Devlin was dropped at the first greenhouse, joining his new friends, Ivan with the second, then Jim, and Mark in the fourth. Char joined Terry although he tried to drop her at the fourth greenhouse. She wasn’t going there because she suspected that was where Billy and Felicity would end up. It was the largest of the five.
Terry didn’t want to fight, so he quickly capitulated, plus he had an ulterior motive. Over the weeks, he’d been consolidating a variety of pots and vats for his first attempt at making beer. He needed Char to work while he played.
When they arrived, the farmers were pleased as usual and even had fresh, warm buns sweetened with wild honey. Terry liked civilization and it seemed that Char did, too. Who wouldn’t when they were treated like that?
“Beer, my good man! Today is the day,” Terry told Pepe Morales. His family had immigrated at some point in the past, but none of that mattered anymore. In the here and now, Terry considered Pepe to be a hero, because he selflessly grubbed in the dirt so others could eat.
Pepe grinned and slapped Terry on the back as they headed outdoors.
They had malted the barley a week prior, by taking the grain, adding water, letting it start to germinate, then removing the water and drying the barley. Pepe put a three-gallon pot of water on the fire. They needed to get the water hot, add the malted barley, and stir it together to release the starches from the grains. That process would take one to two hours, then they’d drain that, using the grain bed as the filter. Terry wanted a second sparging, as it was called, to flush as much starch from the mash as he could.
Then they’d boil the drained off liquid to reduce the water in the mixture and bring out the full flavor of what would become beer. Once that was done, they’d pour the mixture into a fermenting tank, where they’d add yeast, a rough concoction that Pepe had been working on for years with the help of his wife. Once the yeast was added, they’d put that vessel in as cool a place as possible for anywhere up to a month.
Starting today, beer in a month. Char didn’t see the allure in any of it. She’d had beer before, probably even too much of it, but she never liked the taste. Of all things to bring back, she wondered why Terry wasn’t working on champagne. She’d mentioned it more than once and Margie Rose concurred. A chilled bottle of champagne would be incomparable.
Terry brushed them both off with a claim that there were no grapes. Char told him she’d seen grapes in the mountains, but he wasn’t convinced and even if he had been, he was not going into the mountains looking for grapes.
She assured him there was no danger, but he didn’t know if that was just a lure to deliver him to the rest of the pack or what. He wouldn’t risk it. No grapes and no champagne.
He told her that he was brewing the champagne of beers.
Two hours of weeding for Pepe’s wife and Char, followed closely by an hour of picking ripe vegetables while the men played with the fire, keeping the mixture from boiling as they stirred and mixed.
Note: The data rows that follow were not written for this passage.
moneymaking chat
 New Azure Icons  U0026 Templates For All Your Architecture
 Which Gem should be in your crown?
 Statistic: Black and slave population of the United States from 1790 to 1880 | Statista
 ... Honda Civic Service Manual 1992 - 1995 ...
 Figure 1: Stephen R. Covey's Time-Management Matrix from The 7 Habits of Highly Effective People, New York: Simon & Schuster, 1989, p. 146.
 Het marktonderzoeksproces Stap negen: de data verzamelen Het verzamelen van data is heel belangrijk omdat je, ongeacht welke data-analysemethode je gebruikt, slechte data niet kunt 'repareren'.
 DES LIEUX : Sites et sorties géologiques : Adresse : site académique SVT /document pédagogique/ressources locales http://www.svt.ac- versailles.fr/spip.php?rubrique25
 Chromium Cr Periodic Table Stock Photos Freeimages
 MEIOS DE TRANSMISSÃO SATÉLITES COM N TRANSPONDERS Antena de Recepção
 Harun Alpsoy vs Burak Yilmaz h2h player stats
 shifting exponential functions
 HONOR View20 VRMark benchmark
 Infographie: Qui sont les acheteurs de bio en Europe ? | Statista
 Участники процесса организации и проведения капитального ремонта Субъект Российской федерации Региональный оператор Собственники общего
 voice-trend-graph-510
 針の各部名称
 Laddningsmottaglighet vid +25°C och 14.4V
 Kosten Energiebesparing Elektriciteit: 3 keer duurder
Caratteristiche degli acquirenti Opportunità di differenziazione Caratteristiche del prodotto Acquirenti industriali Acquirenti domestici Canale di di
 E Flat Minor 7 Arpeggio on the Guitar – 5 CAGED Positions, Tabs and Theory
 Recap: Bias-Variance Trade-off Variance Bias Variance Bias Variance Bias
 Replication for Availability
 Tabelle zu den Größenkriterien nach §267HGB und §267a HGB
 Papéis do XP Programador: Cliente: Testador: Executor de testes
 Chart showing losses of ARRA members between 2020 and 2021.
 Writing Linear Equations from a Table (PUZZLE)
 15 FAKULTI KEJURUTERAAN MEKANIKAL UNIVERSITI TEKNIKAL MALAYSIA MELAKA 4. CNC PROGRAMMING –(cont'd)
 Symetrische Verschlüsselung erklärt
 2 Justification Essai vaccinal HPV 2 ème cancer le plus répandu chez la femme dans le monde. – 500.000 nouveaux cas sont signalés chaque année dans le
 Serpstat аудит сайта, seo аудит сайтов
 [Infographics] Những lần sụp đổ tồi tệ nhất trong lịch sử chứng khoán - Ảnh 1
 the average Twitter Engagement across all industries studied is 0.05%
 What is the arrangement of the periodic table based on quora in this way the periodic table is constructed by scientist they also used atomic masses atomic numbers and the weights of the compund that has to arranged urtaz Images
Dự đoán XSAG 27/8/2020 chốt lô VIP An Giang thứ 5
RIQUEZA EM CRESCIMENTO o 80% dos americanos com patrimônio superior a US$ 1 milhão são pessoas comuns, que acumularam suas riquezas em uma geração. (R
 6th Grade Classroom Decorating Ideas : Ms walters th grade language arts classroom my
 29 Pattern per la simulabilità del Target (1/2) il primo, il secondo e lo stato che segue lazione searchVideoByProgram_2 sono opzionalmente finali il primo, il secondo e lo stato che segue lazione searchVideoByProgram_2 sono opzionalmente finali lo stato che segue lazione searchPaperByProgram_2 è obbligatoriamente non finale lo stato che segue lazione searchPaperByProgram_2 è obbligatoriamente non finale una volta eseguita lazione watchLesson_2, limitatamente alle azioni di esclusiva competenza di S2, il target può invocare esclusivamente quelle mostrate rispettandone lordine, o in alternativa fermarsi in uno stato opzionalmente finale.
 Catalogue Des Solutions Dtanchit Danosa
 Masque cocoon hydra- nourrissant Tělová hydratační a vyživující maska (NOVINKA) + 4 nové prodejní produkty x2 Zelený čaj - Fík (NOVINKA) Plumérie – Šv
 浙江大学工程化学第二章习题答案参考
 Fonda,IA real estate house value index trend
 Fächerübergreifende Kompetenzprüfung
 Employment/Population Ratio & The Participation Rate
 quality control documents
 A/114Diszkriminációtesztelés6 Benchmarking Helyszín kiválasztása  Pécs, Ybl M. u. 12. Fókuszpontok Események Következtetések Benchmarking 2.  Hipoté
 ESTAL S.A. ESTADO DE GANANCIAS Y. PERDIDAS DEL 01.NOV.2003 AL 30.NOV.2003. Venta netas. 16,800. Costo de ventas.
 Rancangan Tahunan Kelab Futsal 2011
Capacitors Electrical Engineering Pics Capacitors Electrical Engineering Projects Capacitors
Although they were outside, the smell of the boiling wort permeated the greenhouse, completely befouling the air. Maria, Pepe’s wife, went outside more than once to give a hearty what-for to the men. Char could hear her clearly railing on her husband with implications for Terry as well. The men took the tongue-lashing like champions, apologizing profusely, but they couldn’t move the heated wort at that point. Live and learn. Marie cast serious doubt on whether there would be a next time.
Once she left and was out of earshot, Char could hear the two men talking. “Next time, we go downwind. Man, is this going to be good. I may have to give up my life as the security chief…” Followed by chuckles and snickers.
Char and Maria wrapped up and sat down at a small table by the front door to the greenhouse. Maria made tea from leaves that she herself had cultivated. She added thinly sliced ginger root, for a little extra kick. When the men came inside for a drink of water, they looked surprised to see that the inside work had been suspended.
“What? You two idiots stink this place up while you’re playing, and you expect us to work?” Maria jabbed. Terry and Pepe were covered in sweat and reeked to high heaven. There was no doubt that they were working hard at what they were doing, but Maria believed their efforts were of no value.
“But-but…” Pepe stammered, looking longingly at the tea. Maria shook her head and pointed for him to go to the hand pump that fed their rudimentary irrigation system.
Terry watched, trying to stay out of Maria’s line of sight. Char eyed him, wiggling her fingers to wave at him as she sat relaxed with her feet propped up on a rough-hewn stand, nursing her cup of tea. Terry closed his eyes. He felt like he was married, but with none of the good stuff. He couldn’t share his secrets with Char, but she was always there. She needled him silently as if willing him to break or just to get a rise and have a laugh. When he opened his eyes, she was still smiling at him, then she held her nose and waved him away.
Terry walked over to the pump. “You know, Pepe, this better be the best fucking beer I’ve ever tasted,” Terry admitted glumly.
“I’m with you there, partner,” Pepe said as he tried to wash in the trickle of water that the pump delivered. The farmer stripped bare and rinsed out his clothes. Terry joined him as they wrung out their clothes, wet them, then wrung them out again. They heard voices and turned to find Maria, Char, Billy, and Felicity watching them. Pepe started to flail, but Terry stopped him.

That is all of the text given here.